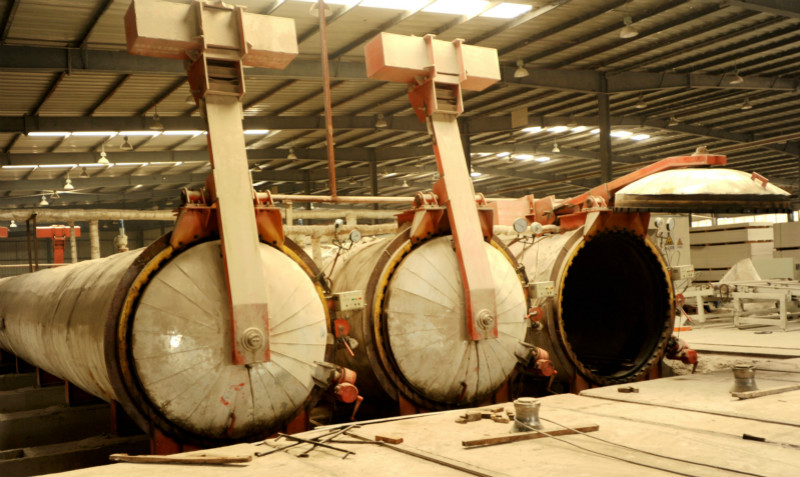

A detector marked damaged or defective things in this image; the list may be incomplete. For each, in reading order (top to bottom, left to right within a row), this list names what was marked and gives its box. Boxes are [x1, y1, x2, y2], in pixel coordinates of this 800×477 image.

rusty metal surface [616, 167, 792, 212]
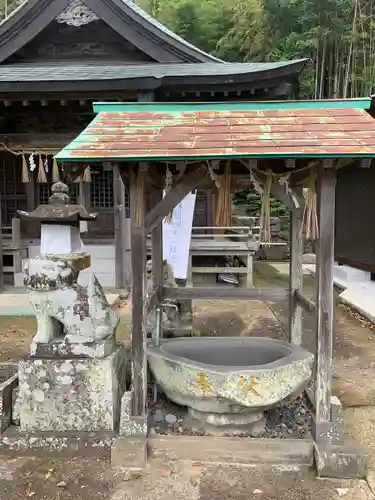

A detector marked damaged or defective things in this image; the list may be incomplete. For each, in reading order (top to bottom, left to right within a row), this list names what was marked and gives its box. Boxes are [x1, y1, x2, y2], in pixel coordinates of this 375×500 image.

rusty metal roof [55, 96, 375, 161]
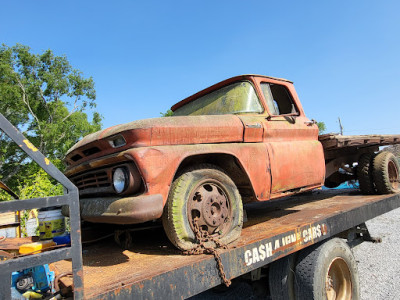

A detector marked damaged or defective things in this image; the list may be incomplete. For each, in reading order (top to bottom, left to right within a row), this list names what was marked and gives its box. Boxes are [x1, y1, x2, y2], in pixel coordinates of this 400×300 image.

rusty pickup truck [64, 75, 398, 251]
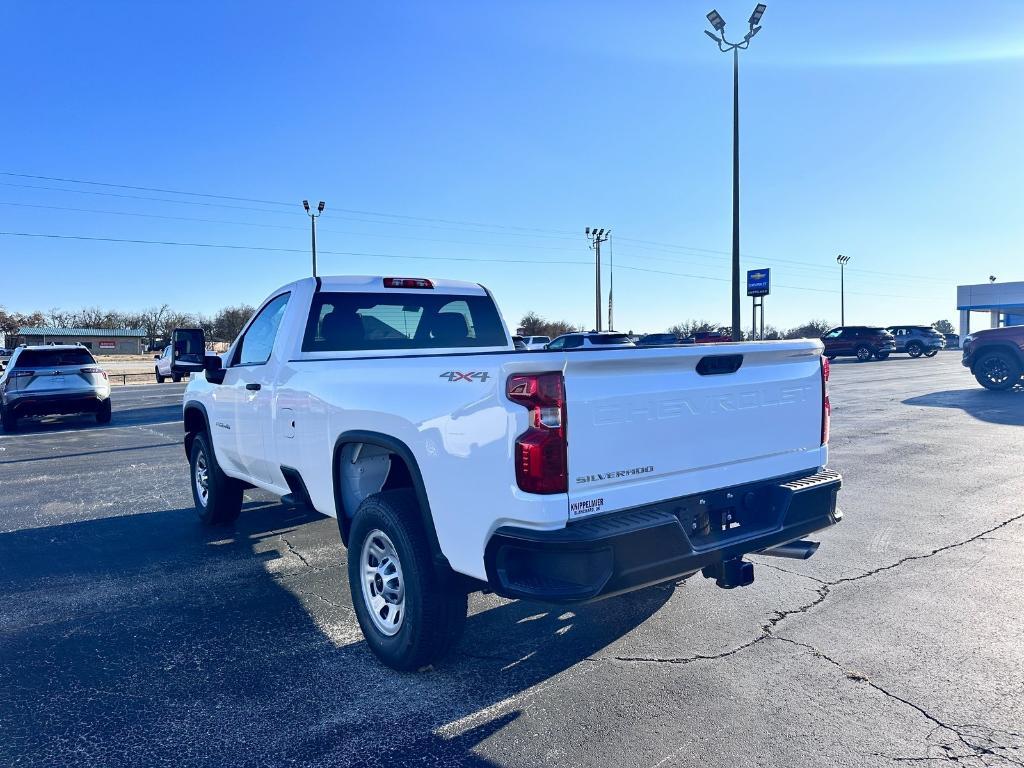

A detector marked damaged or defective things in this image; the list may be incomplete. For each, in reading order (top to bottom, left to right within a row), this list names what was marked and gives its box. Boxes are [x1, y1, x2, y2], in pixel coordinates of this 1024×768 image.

--- --- ---

Copy every line of the records above word for word, omitting the pictures.

**EXERCISE RESULT**
A detector marked damaged or defective things in this image; the list may be incomplete. For each, in reading order (top to bottom, left to right within a row), this list names what was marked and gives its box. Boxes are [x1, y1, x2, y2], in pixel coordinates of this 800×477 image.

rusty metal surface [616, 167, 792, 212]

A detector marked damaged or defective things in this image; the list may be incomplete. For each, in reading order (top to bottom, left to right within a row), this list names what was marked and gives its box. Boxes are [x1, y1, x2, y2], in pixel coordinates of this 375×500 image.

rusty metal roof [55, 96, 375, 161]

A detector marked damaged or defective things in this image; the list may be incomplete. For each, in reading order (top to bottom, left to right within a row), this list names what was marked and gives its box. Boxes are [x1, y1, x2, y2], in pixel coordinates of this 400×300 image.

rusty pickup truck [64, 75, 398, 251]

A detector marked damaged or defective things in this image; the list may be incomplete. For each, in reading order (top to bottom, left to right within a row), this list names what was marked and gives its box. Boxes are [x1, y1, x2, y2], in pixel coordinates of this 1024×768 image.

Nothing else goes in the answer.